La 'ciudad de los olivos', donde una catedral románica casi idéntica a la de Bari se alza sin las multitudes, rodeada de algunos de los olivares más densos de Italia.
Bitonto se sitúa a unos quince minutos tierra adentro de Bari, lo suficientemente cerca como para que apenas registre como un destino aparte en la mayoría de los mapas de la región, y esta cercanía es exactamente la razón por la que casi nadie se detiene ahí. Lo cual es un error, porque la Cattedrale di San Valentino está, en cualquier comparación honesta, al mismo nivel que las más famosas catedrales románico-apulias de Trani y Bari, y tuve toda la nave para mí una tarde de entre semana con sólo el sonido de mis propios pasos por compañía.
La fachada de la catedral es una clase magistral del estilo románico local — tres portales, un rosetón, arcadas ciegas talladas con figuras y bestias que premian la atención cercana, y un púlpito en su interior, fechado en 1229, tan intrincadamente tallado con relieves de Federico II y su corte que los historiadores del arte lo consideran uno de los mejores ejemplos sobrevivientes de escultura medieval en el sur de Italia. Me quedé debajo de él un buen rato, siguiendo las figuras talladas con la mirada, y un encargado que barría el pasillo lateral me contó, sin que se lo pidiera, que el púlpito había sobrevivido terremotos, guerras y siglos de abandono esencialmente intacto, lo cual sentí que debería ser mucho más conocido de lo que aparentemente es.

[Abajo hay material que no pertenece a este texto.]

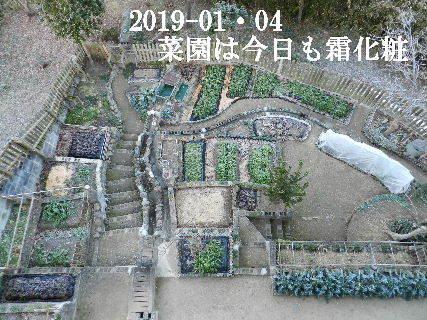 2019-01・04 今日の里山模様 (1).JPG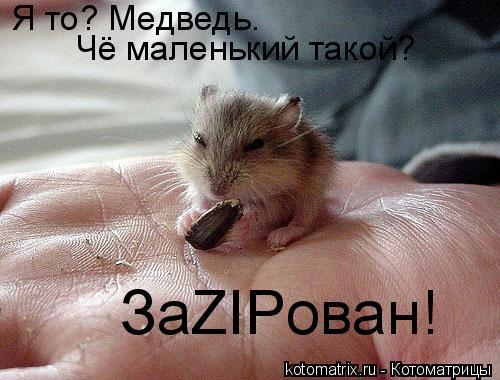 Котоматрица: Я то? Медведь. Чё маленький такой?  ЗаZIPован!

Fuera del centro histórico, la verdadera identidad de Bitonto se impone: esto es tierra de olivos en el sentido más literal e industrial. El comune se llama a sí mismo la città dell’olio, la ciudad del aceite, y el campo circundante es una alfombra casi continua de olivares, algunos de los árboles genuinamente antiguos, troncos nudosos que se dividen y retuercen en formas que parecen esculpidas más que crecidas. Manejé por los caminos secundarios pasando frantoi — las prensas de aceituna — durante la temporada de cosecha a finales de otoño y vi camiones llegar cargados de cajas de aceitunas recién cortadas, todo el pueblo oliendo levemente, agradablemente, a fruta molida y maquinaria.
Compré aceite directamente de un pequeño productor a las afueras del pueblo, un hombre que insistió en que lo probara primero con una cuchara antes de venderme nada, observando mi rostro en busca de una reacción con la seriedad de un sommelier. Era intensamente verde, picante al fondo de la garganta de esa forma que indica calidad real, y nada parecido a los aceites planos que se venden bajo el nombre de Puglia en los supermercados franceses. Compré dos litros y los raciones durante meses después de volver a casa.

El centro histórico en sí, envuelto alrededor de la catedral en un nudo de callejones medievales, tiene una calidad elegante y habitada — balcones con herrería, pequeñas piazzas donde los ancianos juegan cartas a la sombra, nada de eso actuando para un público porque en su mayoría no lo hay. Hizo un contraste extraño con el centro histórico de Bari a veinte minutos de distancia, repleto de visitantes haciendo exactamente el mismo recorrido que Bitonto ofrece casi en silencio.
Cuándo ir: De finales de octubre a noviembre para la cosecha de aceitunas, cuando los frantoi están trabajando y el aceite nuevo está disponible para probar. La primavera es igual de buena para la catedral y la versión más tranquila de los centros históricos de Puglia, sin el tráfico de temporada de cosecha en los caminos rurales.